IL-6 tested at < 1.5 pg/ml (ref. < 7.0) and TNF-alpha at < 4.0 pg/ml (ref. < 8.1). Any data from your side?
Specifically for senolytics we should look maybe more at matrix metalloproteinase Mmp12 vs. IL-6 and p16Ink4a. But that is a bit far from the clinic. Please refer to Aubrey de Grey book (Ending Aging, Chapter 10) and also this paper (at least for mice):
"...Nevertheless, the matrix metalloproteinase Mmp12 represents a robust SASP factor that showed consistent age-dependent increases in expression across all tissues analyzed in this study..."
"... In this study, we did not observe significant age-dependent upregulation of the prominent SASP cytokine Il6 in any tissue, although an upward trend was observed that was consistent in magnitude with previous observations in the heart and kidney (Baker et al., 2016). This modest agerelated upward trend could be explained by a previous report which demonstrated that senescent cell-secreted IL-6 acts in an autocrine manner, reinforcing the senescent state, rather than inducing senescence or promoting dysfunction in neighboring cells (Kuilman et al., 2008)..."

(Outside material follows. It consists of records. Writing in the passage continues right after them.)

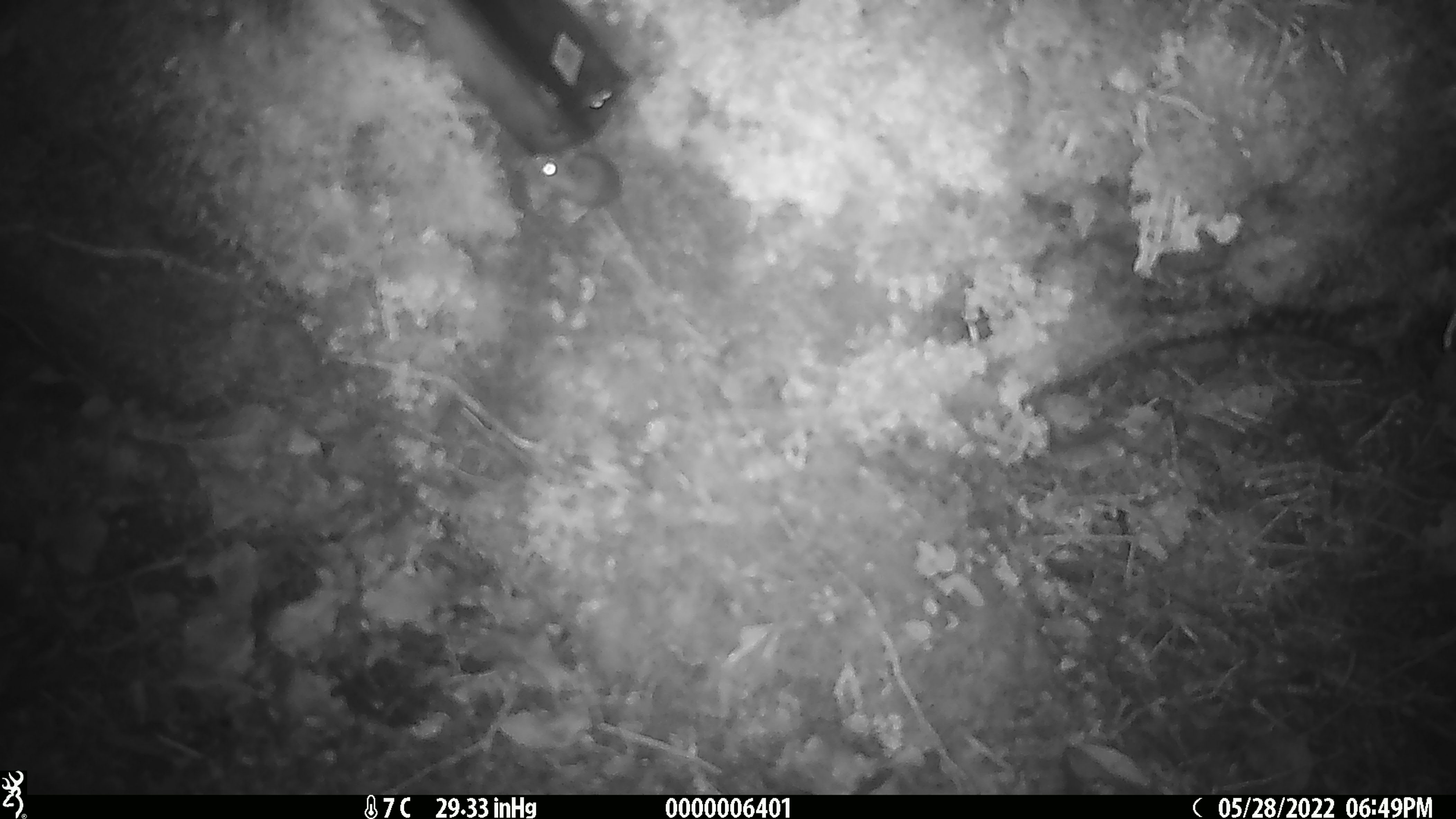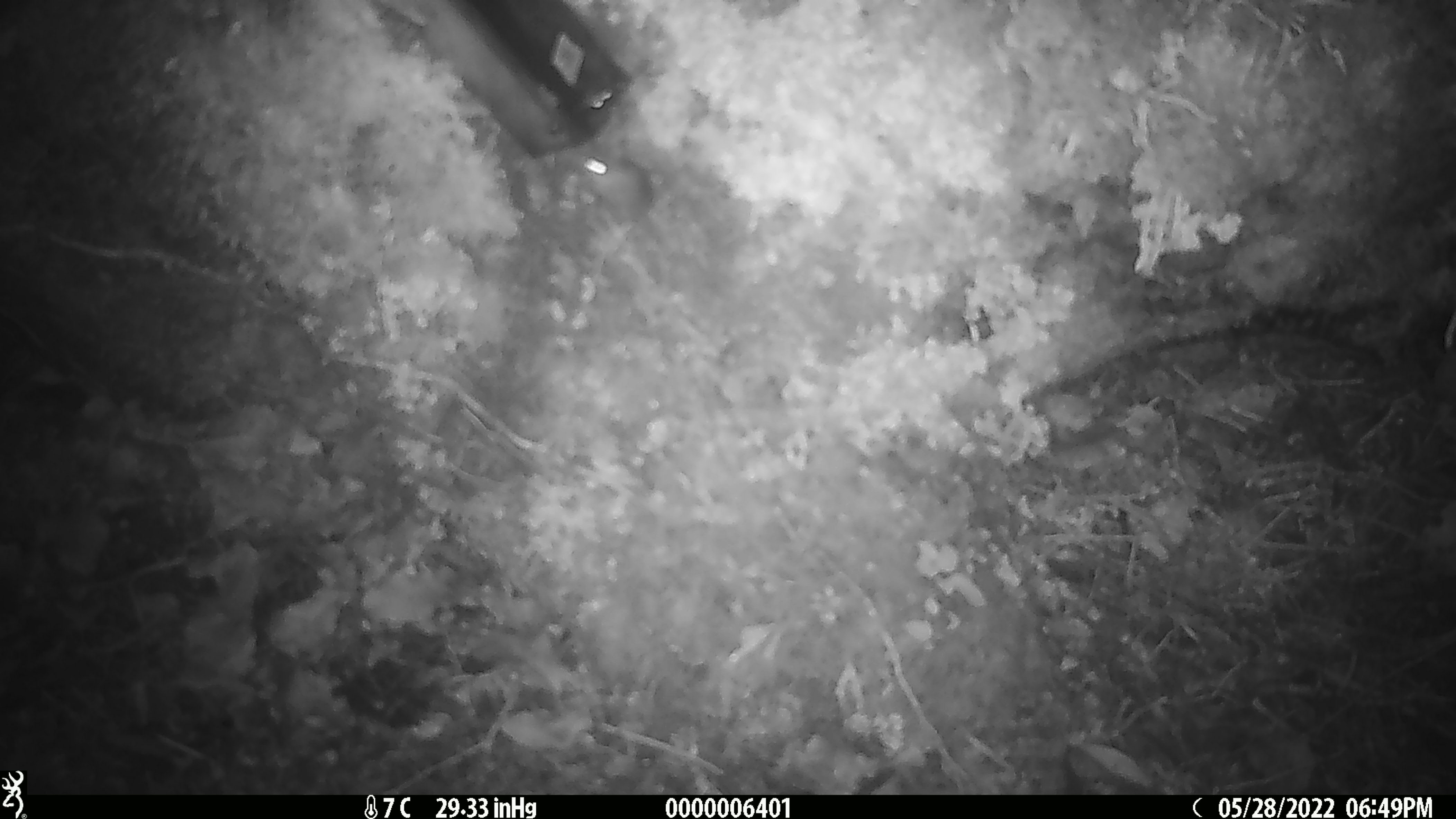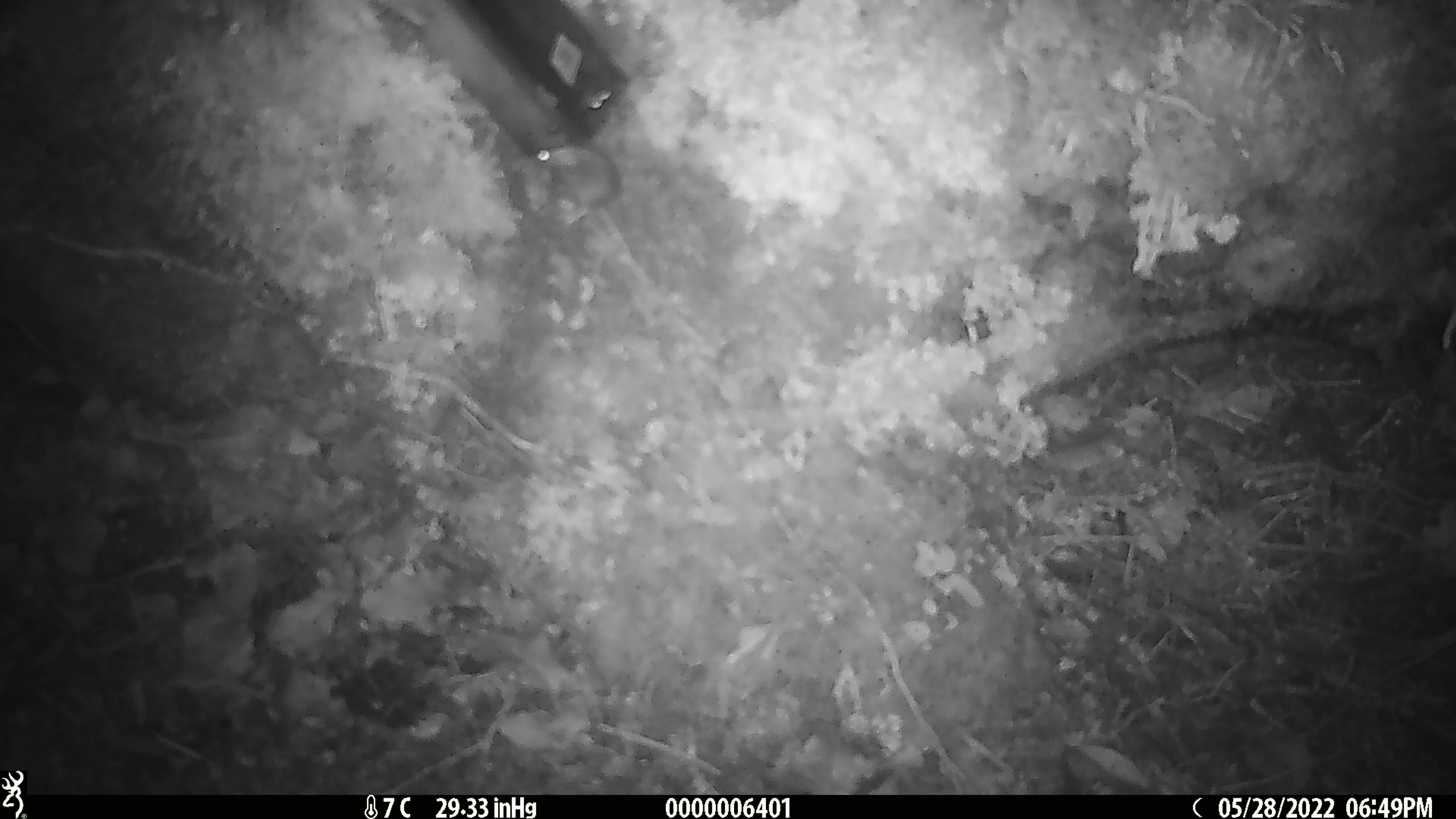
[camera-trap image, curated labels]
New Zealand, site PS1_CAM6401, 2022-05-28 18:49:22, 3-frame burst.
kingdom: Animalia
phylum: Chordata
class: Mammalia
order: Rodentia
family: Muridae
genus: Mus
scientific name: Mus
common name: mouse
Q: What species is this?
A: Mouse (Mus).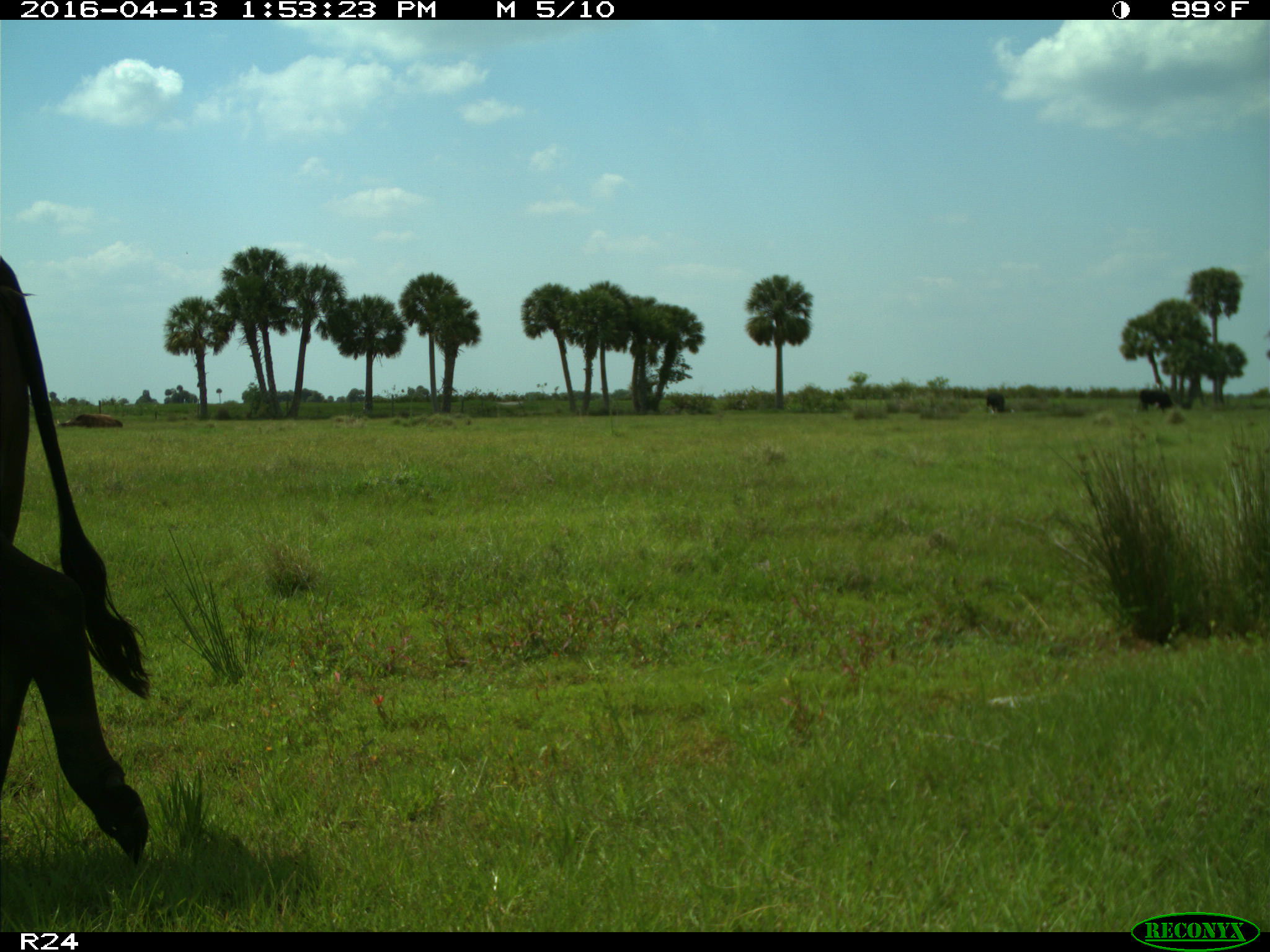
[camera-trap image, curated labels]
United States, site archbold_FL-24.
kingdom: Animalia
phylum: Chordata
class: Mammalia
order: Artiodactyla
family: Bovidae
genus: Bos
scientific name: Bos taurus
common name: domestic cow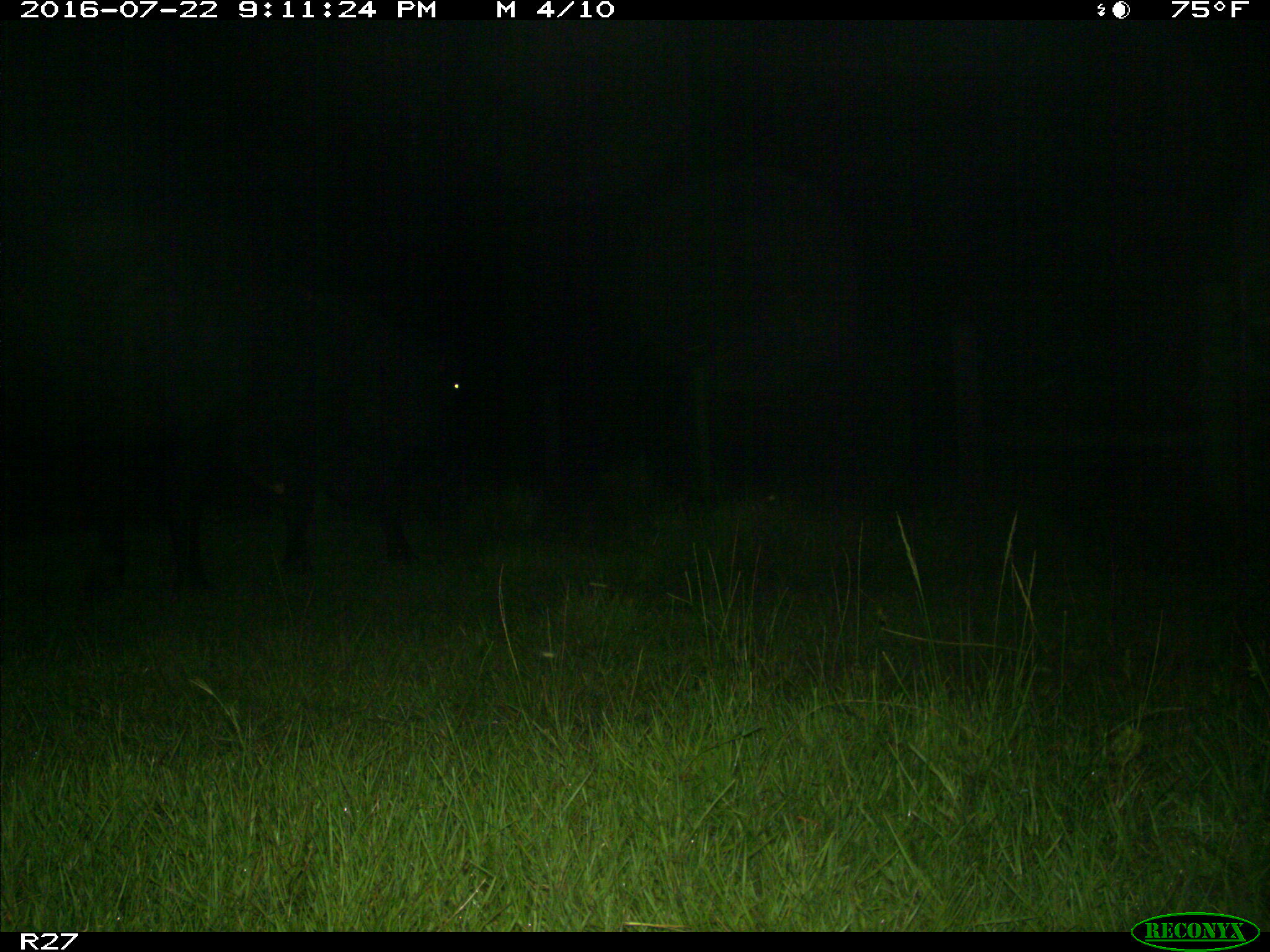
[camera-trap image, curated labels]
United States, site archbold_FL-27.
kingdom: Animalia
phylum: Chordata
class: Mammalia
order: Artiodactyla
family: Bovidae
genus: Bos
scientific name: Bos taurus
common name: domestic cow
Bos taurus (domestic cow).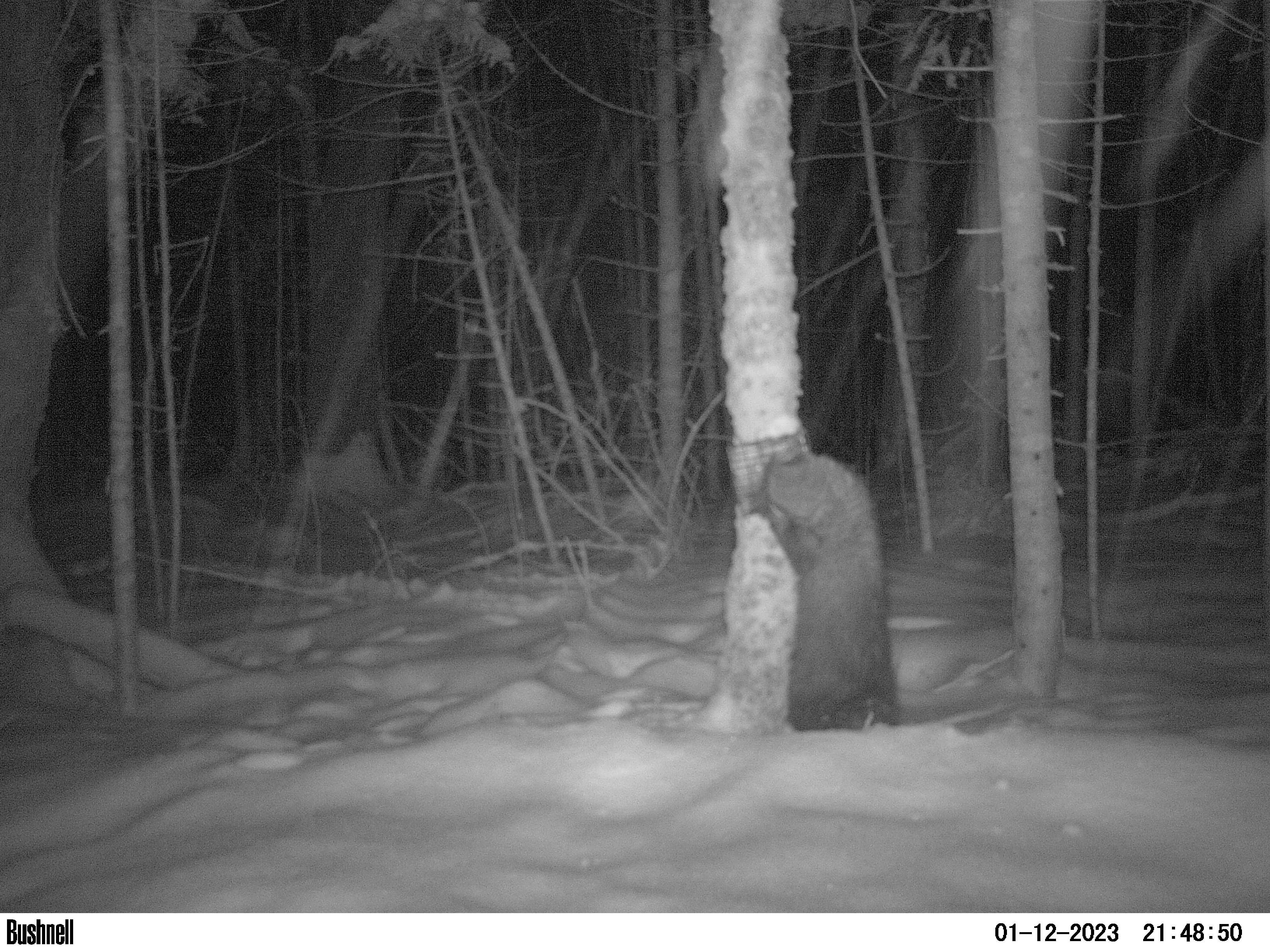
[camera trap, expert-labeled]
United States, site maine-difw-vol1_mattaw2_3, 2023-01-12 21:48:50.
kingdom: Animalia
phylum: Chordata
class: Mammalia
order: Carnivora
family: Mustelidae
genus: Pekania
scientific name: Pekania pennanti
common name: fisher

"...Thus, utilizing p16Ink4a-expressing cells as a biomarker of tissue aging and a target of senolytic therapies could prove to be an effective strategy in the future treatment of age-related diseases in humans..."
Hudgins AD, Tazearslan C, Tare A, Zhu Y, Huffman D, Suh Y. Age- and Tissue-Specific Expression of Senescence Biomarkers in Mice. Front Genet. 2018;9:59.